Generally, I would have talked to someone, asked for support or simply vented so it was off my chest. But I’m somewhat ashamed to admit that these thoughts and feelings had crept back into my life; so much so that I hid it from everyone around me. I kept it bottled up; brewing so they became stronger and more persistent and threatening.

It wasn’t until these feelings started to have a negative effect in my life that I had no choice but to feverishly explain what had been going on. I didn’t want people to know I’m struggling again, I don’t want the questions, the worry or the concern about my wellbeing because I damn well know that this isn’t like last time.

This is merely a road bump in my journey. I know so much more about myself and my body that I know these feelings will be on their way again.

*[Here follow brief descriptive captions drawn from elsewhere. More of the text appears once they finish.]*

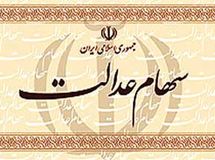 طرح آزادسازی سهام عدالت بلامانع است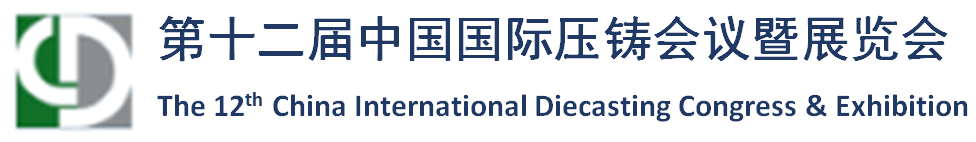第七屆上海國際壓鑄工業展覽會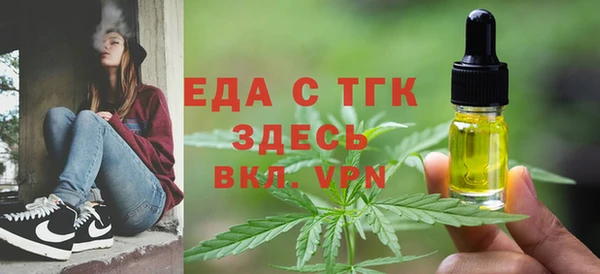 ГАЛЛЮЦИНОГЕННЫЕ ГРИБЫ Протвино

But I know it will take conscious effort to leave them behind. They’re not magically going to disappear without a fight because that’s not what disorders do. They hang around as long as they can until you have to physically force them out.

The positive thing is, I can now identify when they’re back and when I take time to really focus on my environments and myself, I also recognise why.

Despite the relapse of these feelings I haven’t let them take a toll of my life. I still live a balanced lifestyle. I know those thoughts are there but I don’t give in to them

These things take time and success is never linear. What I’ve learned is that if you’re honest with yourself and others, these problems don’t need to linger. I’d spent so much time over the past few weeks trying to ignore what was going on in hopes that it would disappear. But it’s kind of like a child demanding attention. The more you ignore them the louder they become.

Sometimes it takes courage to accept that we’re imperfect and often it’s those imperfections and vulnerabilities that make us beautiful.